Given current market conditions, Mograbi said, Twitter may also have a convincing argument that the layoffs and firings of the past weeks represent “a normal course of business.”
“Many technology firms have begun to control costs by reducing the workforce and/or delaying adding employees,” he said. “The resignations of Twitter employees certainly cannot be attributed to any changes in the operations of Twitter after Musk’s proposal was accepted by the board and shareholders.”
The matter may end in an agreement, for example, with both parties negotiating a lower price. If Musk wins, there’s also the question of a $1 billion breakup fee. He can certainly afford it, but would he want to pay?
What will happen to Twitter now?
The Musk saga, to put it mildly, has been a distraction for Twitter activists, executives and even users. Some employees have quit, while others have been fired or fired. Job offers have been scrapped and discretionary spending has been cut.
“This fiasco is a nightmare for Twitter,” Dan Ives, the Wedbush analyst who follows the company, wrote Monday. He said the result would be “an Everest-like climb for Parag & Co.” Given concerns over employee morale and retention, advertiser concerns and other challenges.”
Whether it changes hands or not, Twitter itself is unlikely to go anywhere.
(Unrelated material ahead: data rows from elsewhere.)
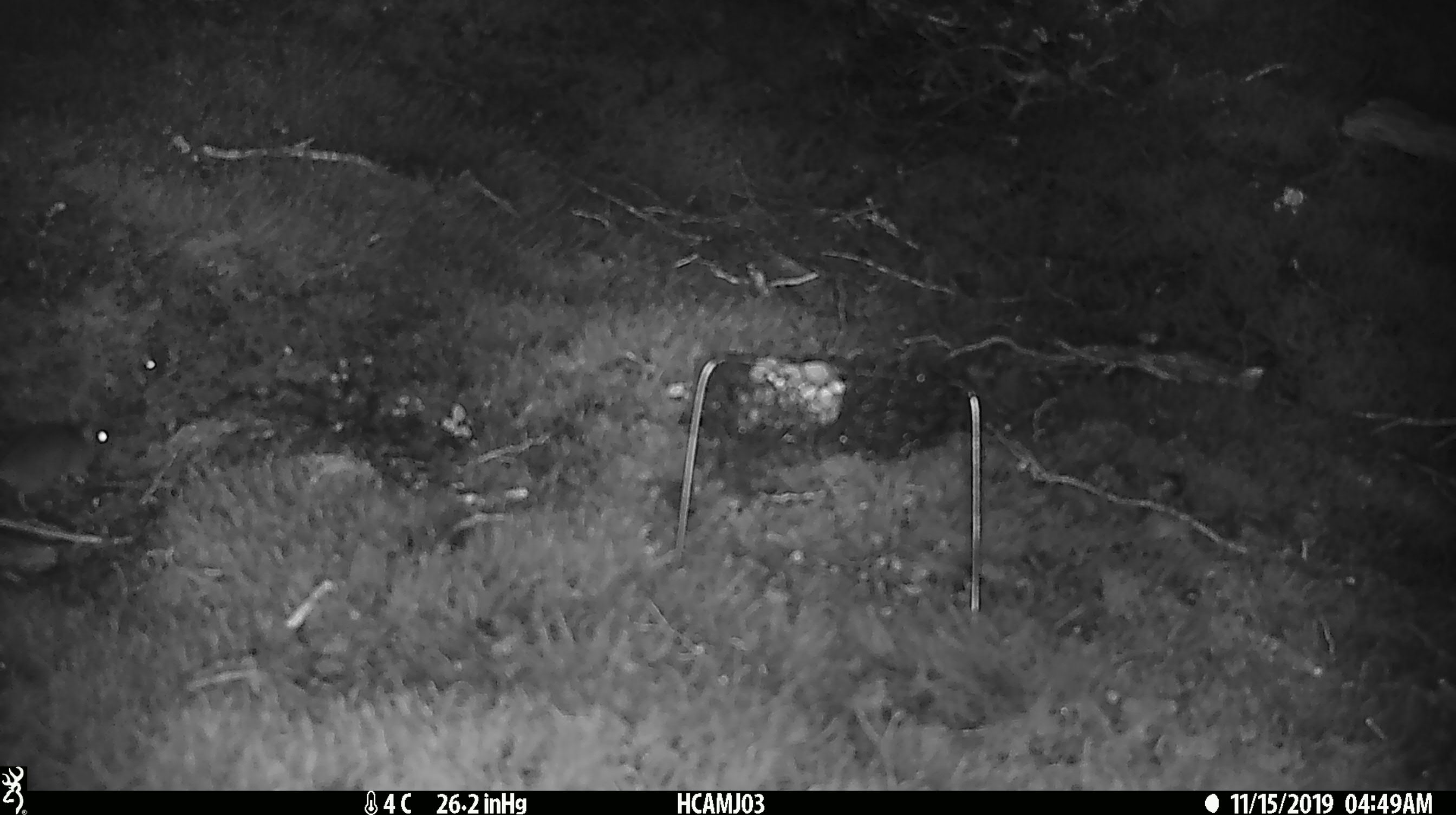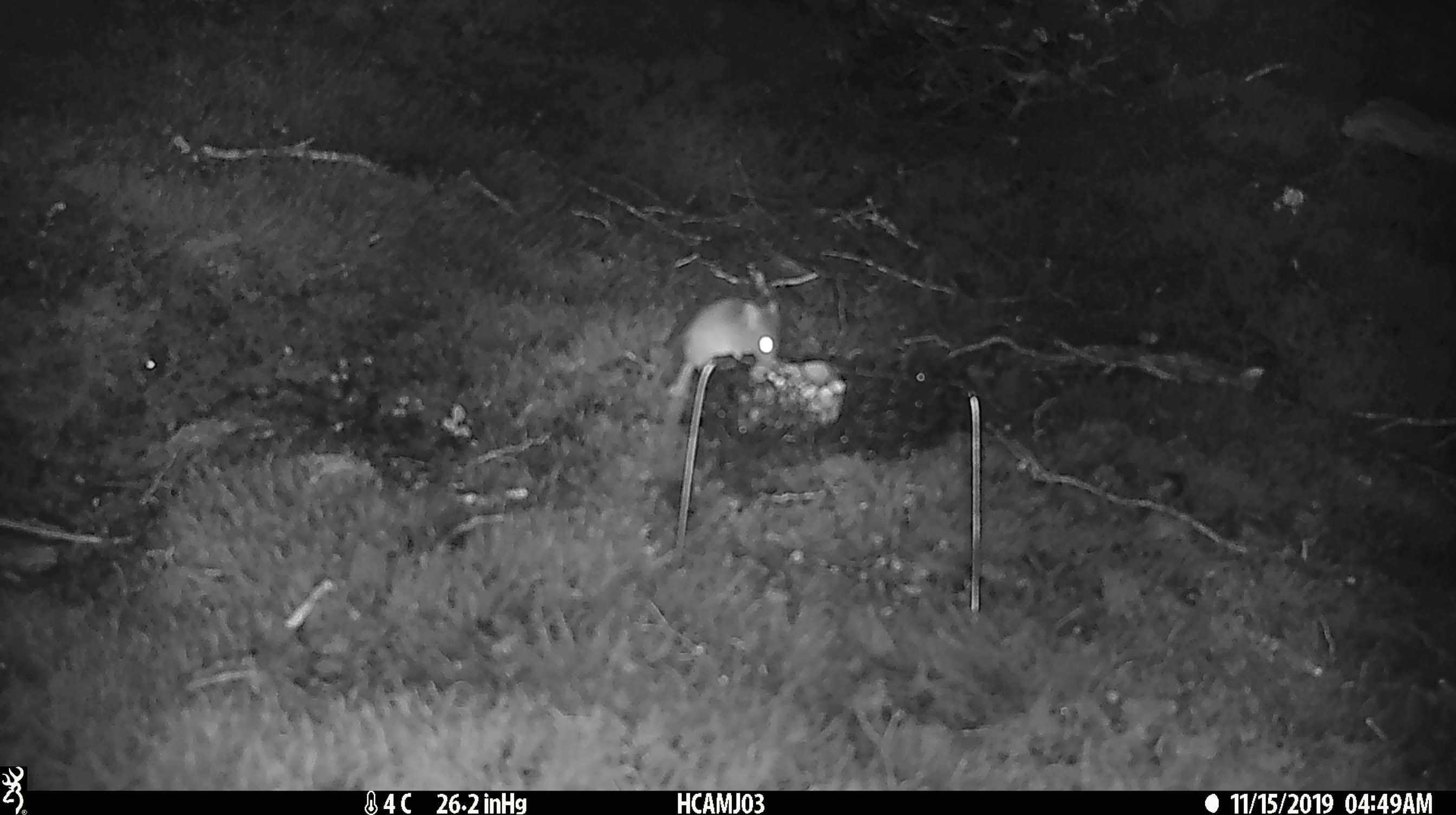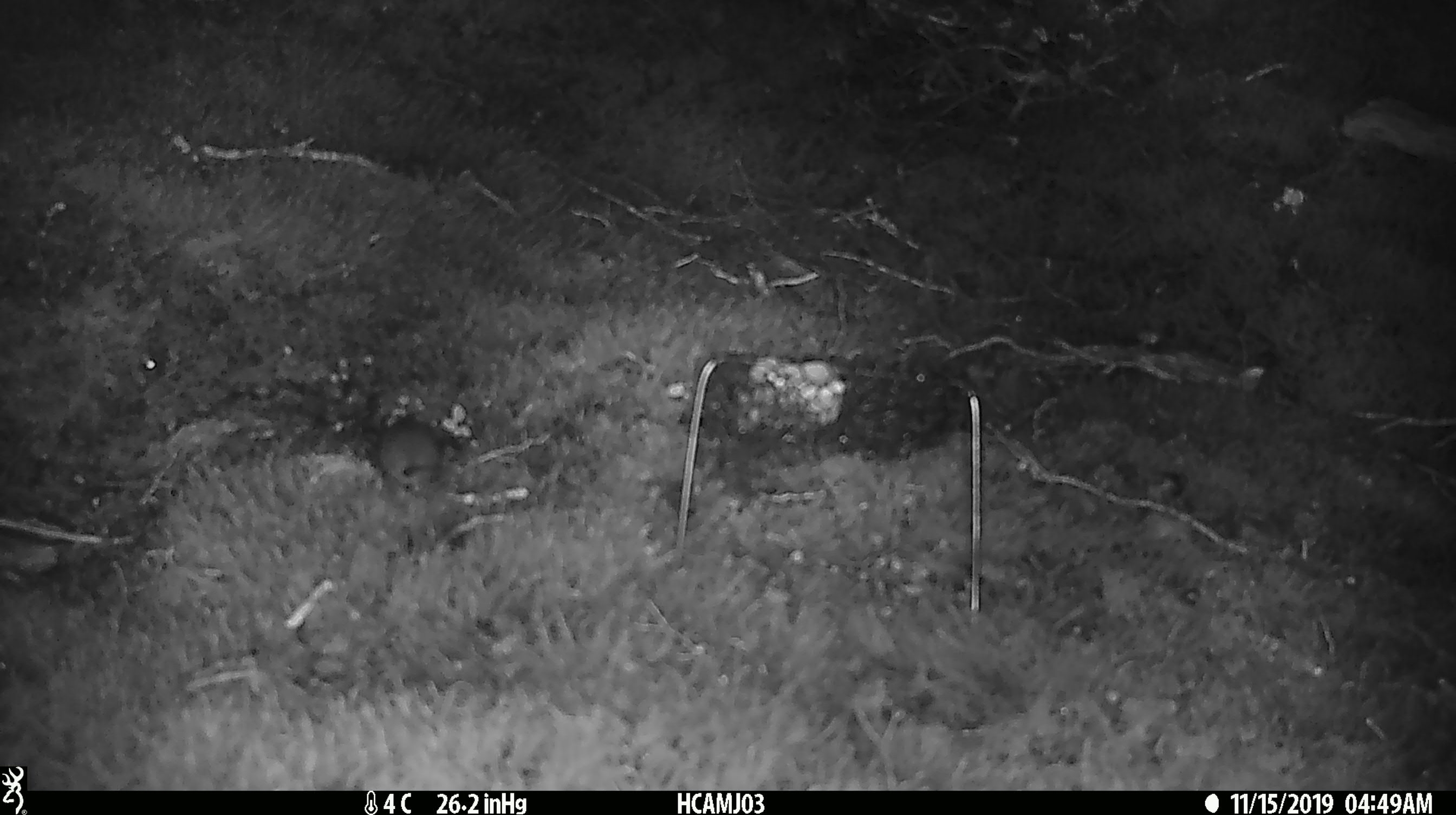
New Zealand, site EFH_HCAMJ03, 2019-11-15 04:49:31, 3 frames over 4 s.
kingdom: Animalia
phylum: Chordata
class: Mammalia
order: Rodentia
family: Muridae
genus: Mus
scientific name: Mus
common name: mouse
But if the turmoil continues, it could scare away advertisers. If too many engineers and other workers leave, the quality of the platform may also be affected.
CFRA analyst Angelo Zino said, “One bright spot is that if (Twitter) ultimately emerges victorious in the courts, it could potentially take north of the $1 billion in break-up fees that Musk has to pay.” Might have.”
If he loses, will Musk follow through?
Even if Musk loses the court case, some observers wonder whether the world’s richest man will follow suit. This is based on Musk’s tweets on his opposing view of the US Securities and Exchange Commission’s adverse actions, which claimed he had the money to take Tesla private in 2018.
This led to a securities fraud settlement with the SEC, which required that his tweets be approved by a Tesla attorney before being published. But the SEC later investigated whether the Tesla CEO had violated the agreement last November with a tweet asking Twitter followers whether he should sell 10% of his Tesla stock.
Musk had argued that the agency could not act on his tweets without the court’s permission. This time, though, he could face an actual court order to pay the $1 billion breakup fee — or to end the acquisition even if he doesn’t want to.